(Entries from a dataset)
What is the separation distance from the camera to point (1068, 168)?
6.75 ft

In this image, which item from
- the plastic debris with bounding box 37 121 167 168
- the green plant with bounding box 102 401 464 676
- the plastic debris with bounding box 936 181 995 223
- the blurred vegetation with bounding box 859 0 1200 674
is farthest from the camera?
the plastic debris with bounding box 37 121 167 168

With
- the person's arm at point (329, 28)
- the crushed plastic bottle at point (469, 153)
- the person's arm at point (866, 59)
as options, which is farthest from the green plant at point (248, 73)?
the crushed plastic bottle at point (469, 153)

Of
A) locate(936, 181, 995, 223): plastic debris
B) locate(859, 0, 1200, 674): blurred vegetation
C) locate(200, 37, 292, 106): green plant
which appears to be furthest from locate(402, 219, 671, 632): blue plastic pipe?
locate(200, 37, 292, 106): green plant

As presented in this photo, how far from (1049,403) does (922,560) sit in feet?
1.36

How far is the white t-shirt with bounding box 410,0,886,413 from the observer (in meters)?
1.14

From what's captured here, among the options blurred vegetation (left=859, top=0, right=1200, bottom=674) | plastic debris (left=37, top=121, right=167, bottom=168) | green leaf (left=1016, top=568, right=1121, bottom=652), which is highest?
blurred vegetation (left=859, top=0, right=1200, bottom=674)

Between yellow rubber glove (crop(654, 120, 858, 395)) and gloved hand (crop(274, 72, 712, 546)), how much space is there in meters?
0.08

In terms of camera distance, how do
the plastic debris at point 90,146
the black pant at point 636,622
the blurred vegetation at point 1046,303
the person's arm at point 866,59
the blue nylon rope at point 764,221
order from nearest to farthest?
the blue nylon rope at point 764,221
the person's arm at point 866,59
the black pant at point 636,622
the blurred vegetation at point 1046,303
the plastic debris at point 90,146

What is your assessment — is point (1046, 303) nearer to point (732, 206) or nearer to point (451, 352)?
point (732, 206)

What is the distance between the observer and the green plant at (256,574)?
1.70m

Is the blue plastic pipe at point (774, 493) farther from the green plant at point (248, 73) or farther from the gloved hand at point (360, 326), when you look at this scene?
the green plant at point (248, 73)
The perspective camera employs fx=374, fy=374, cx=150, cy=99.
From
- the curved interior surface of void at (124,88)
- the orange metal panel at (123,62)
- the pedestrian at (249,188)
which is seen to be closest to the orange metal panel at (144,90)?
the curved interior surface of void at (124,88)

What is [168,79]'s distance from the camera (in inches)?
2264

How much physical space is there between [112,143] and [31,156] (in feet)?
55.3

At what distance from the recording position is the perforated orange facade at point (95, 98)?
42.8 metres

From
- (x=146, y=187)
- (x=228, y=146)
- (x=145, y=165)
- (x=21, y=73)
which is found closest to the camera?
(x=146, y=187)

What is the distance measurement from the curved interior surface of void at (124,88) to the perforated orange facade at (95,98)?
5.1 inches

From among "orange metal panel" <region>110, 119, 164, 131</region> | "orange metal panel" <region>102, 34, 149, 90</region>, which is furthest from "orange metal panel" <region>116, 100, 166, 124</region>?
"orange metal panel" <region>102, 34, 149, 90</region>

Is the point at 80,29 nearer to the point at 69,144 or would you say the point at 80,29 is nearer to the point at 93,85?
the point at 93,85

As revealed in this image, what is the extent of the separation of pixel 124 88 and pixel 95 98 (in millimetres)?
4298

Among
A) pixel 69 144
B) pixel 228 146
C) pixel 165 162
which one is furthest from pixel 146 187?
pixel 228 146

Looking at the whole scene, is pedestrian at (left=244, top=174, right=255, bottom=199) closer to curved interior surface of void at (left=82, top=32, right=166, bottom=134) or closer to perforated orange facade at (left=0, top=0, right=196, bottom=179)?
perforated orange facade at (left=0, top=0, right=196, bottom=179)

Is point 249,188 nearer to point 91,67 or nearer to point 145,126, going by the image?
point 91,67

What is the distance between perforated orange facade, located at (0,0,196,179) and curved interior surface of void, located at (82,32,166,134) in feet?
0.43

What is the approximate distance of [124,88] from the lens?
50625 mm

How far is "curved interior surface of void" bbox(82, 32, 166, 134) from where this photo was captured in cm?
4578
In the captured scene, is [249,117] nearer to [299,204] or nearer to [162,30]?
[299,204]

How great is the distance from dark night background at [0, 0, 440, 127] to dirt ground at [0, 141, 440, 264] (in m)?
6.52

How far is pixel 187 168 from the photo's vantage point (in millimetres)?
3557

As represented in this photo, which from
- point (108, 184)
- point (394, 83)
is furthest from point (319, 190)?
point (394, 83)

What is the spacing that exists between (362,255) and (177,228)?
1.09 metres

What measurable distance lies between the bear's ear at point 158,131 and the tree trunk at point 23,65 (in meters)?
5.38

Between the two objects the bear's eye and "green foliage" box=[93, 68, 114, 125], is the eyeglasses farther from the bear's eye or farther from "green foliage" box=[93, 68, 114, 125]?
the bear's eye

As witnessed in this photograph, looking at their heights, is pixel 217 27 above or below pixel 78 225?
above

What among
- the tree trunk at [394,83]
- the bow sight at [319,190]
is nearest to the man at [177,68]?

To be done: Please lay out as a numbered list everything from the line containing "captured in cm?" down to the line containing "1.09 metres", including both of those lines and skipping any blank lines.

Answer to this problem:
1. How far is "curved interior surface of void" bbox(82, 32, 166, 134) from where this photo was captured in cm?
2. 4578
3. In the captured scene, is [249,117] nearer to [299,204] or nearer to [162,30]?
4. [299,204]
5. How great is the distance from dark night background at [0, 0, 440, 127] to dirt ground at [0, 141, 440, 264] (in m)?
6. 6.52
7. How far is pixel 187 168 from the photo's vantage point (in millimetres)?
8. 3557
9. As represented in this photo, which from
10. - point (108, 184)
11. - point (394, 83)
12. is furthest from point (319, 190)?
13. point (394, 83)
14. What is the spacing that exists between (362,255) and (177,228)?
15. 1.09 metres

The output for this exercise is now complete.